## CONSIGNE
Dans l'article sur les droits à l'image des rugbymen, recopiez le passage allant de « À l'instar de » à « îles Vierges britanniques. » et remplacez-y « stars » par « vedettes ».

## TEXTE FOURNI
FRANCE – ENQUÊTE ( Médiapart)
Rugby : des droits à l’image versés dans des paradis fiscaux
21 septembre 2023 | Par Laurent Mauduit et Antton Rouget
L'arrivée massive de stars internationales dans le championnat de France de rugby s'est accompagnée d'un autre phénomène: le paiement de leur droit à l'image à l'étranger, parfois dans des paradis fiscaux, ainsi que le montrent des mails et contrats consultés par Mediapart pour des joueurs du Racing 92, dans les Hauts-de-Seine.
La ficelle est connue de beaucoup dans le cénacle des agents et patrons de club de rugby. Mais en parler ouvertement revient à écorner un peu plus l'image du rugby français et de ses "valeurs" inébranlables, tant vantées en cette période de Coupe du monde, qui le protégeraient des dérives du foot business et de sa financiarisation.
À l'instar de montages largement utilisés par les stars du football, même si les montants en jeu sont bien moins importants, des joueurs internationaux de rugby se font verser une partie de leur rémunération, et notamment les droits à l'image, à l'étranger pour des raisons réglementaires ou fiscales.
Des mails et contrats consultés par Mediapart mettent en lumière cette réalité en montrant comment un club parmi les plus connus du championnat de France, le Racing 92 (Hauts-de-Seine), propriété de l'homme d'affaires Jacky Lorenzetti a permis que les droits à l’image de certains de ses joueurs soient payés par une société basée à Hong Kong, qui dispose de plusieurs antennes dans des paradis fiscaux, notamment aux îles Vierges britanniques.
Selon nos informations, cette structure, nommée Kimma Management Corporation Limited, a conclu plusieurs contrats de ce type avec Ovalto, la société d'investissement autour de laquelle Jacky Lorenzetti a construit un véritable empire dans l'immobilier et l'hôtellerie, puis dans le sport et enfin dans le vin, notamment avec le rachat de plusieurs vignobles dans le Médoc, dont le célèbre Château-Pédesclaux à Pauillac (Gironde).

## DONNÉES FOURNIES
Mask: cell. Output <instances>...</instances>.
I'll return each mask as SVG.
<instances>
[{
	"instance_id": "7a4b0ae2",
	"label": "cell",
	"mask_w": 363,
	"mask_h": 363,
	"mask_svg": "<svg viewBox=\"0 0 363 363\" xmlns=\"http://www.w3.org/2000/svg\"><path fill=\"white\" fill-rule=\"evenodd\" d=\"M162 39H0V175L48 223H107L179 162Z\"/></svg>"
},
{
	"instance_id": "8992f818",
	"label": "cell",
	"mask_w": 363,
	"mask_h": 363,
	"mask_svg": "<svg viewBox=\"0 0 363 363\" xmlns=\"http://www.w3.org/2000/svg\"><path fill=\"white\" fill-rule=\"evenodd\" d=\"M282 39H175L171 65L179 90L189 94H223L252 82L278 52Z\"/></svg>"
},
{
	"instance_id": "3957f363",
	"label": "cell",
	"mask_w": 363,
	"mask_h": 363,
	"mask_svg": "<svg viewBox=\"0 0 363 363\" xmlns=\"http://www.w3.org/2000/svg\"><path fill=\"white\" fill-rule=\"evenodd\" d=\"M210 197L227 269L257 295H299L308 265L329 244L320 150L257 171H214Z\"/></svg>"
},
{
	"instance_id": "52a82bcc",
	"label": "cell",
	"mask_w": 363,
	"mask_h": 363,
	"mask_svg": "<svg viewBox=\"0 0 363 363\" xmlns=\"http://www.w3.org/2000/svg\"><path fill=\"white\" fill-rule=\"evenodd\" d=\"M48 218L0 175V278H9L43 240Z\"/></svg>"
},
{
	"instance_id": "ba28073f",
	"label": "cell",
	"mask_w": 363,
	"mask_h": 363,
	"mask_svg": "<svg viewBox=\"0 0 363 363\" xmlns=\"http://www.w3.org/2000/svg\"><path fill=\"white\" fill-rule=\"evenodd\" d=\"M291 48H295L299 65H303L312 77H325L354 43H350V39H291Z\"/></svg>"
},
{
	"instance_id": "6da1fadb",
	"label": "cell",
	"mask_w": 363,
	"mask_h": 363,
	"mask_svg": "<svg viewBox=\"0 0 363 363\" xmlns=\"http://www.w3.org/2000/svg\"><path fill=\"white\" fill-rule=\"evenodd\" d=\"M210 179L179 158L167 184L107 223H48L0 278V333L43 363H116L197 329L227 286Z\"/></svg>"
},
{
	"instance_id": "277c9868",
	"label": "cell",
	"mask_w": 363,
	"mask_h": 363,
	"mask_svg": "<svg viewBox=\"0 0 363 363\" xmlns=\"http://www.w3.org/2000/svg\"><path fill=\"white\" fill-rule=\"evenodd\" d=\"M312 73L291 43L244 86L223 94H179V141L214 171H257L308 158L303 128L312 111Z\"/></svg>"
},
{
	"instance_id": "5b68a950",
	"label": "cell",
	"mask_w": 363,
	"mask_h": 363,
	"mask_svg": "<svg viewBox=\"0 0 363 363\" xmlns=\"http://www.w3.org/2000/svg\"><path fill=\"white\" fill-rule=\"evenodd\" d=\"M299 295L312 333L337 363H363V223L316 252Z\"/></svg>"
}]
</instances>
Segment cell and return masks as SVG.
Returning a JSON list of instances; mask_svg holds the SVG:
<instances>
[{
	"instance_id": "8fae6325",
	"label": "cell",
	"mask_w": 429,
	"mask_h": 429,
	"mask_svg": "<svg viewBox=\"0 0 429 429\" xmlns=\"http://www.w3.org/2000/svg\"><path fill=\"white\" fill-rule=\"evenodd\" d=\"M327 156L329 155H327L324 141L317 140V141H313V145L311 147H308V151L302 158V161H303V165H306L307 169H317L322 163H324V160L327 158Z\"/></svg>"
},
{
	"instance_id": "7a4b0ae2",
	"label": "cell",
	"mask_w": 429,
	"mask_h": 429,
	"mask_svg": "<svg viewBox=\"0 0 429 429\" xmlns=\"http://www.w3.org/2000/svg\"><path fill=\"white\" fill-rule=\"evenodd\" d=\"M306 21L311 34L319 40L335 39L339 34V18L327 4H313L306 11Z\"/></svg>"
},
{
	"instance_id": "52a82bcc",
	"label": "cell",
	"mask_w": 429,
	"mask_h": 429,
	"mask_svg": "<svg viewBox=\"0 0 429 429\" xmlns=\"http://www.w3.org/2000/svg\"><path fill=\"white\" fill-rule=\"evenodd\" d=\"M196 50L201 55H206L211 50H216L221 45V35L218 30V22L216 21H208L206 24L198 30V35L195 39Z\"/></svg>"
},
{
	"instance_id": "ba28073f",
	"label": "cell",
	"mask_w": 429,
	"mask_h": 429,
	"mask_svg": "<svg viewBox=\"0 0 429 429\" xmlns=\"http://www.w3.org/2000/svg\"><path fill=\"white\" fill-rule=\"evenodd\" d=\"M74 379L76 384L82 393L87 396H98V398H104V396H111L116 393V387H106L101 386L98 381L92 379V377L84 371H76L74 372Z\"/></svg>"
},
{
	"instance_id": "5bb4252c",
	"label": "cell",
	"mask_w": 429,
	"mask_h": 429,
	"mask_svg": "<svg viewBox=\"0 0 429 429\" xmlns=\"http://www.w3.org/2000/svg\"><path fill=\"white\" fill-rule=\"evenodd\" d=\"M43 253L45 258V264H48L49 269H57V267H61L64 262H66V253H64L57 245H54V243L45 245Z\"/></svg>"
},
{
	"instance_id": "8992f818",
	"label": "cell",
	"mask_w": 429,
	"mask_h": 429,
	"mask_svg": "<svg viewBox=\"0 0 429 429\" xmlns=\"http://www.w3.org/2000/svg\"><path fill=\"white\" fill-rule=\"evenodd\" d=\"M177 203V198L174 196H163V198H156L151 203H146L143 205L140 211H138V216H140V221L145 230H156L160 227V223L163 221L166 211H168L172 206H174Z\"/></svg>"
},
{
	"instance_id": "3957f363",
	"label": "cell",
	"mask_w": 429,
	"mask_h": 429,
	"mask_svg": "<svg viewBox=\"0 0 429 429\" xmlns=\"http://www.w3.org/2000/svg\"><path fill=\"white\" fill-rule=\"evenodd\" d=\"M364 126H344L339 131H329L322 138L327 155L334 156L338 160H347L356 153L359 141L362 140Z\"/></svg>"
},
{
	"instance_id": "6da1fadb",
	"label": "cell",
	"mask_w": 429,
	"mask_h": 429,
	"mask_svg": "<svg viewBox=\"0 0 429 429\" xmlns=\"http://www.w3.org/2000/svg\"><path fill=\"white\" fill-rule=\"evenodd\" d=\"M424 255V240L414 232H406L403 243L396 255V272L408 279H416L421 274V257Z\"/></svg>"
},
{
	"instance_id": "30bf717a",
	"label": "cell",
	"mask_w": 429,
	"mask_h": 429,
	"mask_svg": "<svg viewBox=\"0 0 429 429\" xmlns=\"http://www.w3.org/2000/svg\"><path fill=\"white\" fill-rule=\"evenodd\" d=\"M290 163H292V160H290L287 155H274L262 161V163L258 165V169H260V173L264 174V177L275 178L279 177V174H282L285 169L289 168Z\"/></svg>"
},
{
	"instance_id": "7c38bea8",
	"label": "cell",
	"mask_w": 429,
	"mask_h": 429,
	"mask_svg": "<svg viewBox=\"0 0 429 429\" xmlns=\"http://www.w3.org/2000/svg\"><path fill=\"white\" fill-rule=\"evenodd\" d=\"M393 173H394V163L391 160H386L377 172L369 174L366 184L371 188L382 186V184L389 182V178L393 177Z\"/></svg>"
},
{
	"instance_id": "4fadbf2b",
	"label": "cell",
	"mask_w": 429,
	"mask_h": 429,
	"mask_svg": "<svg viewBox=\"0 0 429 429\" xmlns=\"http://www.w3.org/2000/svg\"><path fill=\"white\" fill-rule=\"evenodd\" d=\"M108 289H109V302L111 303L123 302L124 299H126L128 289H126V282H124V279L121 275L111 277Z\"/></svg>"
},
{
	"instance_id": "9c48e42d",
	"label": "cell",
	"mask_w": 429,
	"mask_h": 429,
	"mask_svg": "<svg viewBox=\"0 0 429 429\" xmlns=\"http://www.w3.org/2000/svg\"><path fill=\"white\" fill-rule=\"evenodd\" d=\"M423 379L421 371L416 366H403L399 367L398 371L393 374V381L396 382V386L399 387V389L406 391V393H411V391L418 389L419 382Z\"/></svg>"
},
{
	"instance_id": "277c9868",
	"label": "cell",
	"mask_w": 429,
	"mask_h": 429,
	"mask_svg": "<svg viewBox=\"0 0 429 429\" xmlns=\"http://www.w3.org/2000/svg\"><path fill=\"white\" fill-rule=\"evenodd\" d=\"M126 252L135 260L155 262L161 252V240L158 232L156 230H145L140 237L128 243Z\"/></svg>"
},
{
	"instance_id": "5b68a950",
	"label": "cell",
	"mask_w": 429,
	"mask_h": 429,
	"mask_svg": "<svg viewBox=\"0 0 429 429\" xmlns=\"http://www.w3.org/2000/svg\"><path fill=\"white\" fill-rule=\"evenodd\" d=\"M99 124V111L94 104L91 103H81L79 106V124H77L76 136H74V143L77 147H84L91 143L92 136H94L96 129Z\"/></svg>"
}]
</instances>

## SOLUTION RÉDIGÉE
À l'instar de montages largement utilisés par les vedettes du football, même si les montants en jeu sont bien moins importants, des joueurs internationaux de rugby se font verser une partie de leur rémunération, et notamment les droits à l'image, à l'étranger pour des raisons réglementaires ou fiscales.
Des mails et contrats consultés par Mediapart mettent en lumière cette réalité en montrant comment un club parmi les plus connus du championnat de France, le Racing 92 (Hauts-de-Seine), propriété de l'homme d'affaires Jacky Lorenzetti a permis que les droits à l’image de certains de ses joueurs soient payés par une société basée à Hong Kong, qui dispose de plusieurs antennes dans des paradis fiscaux, notamment aux îles Vierges britanniques.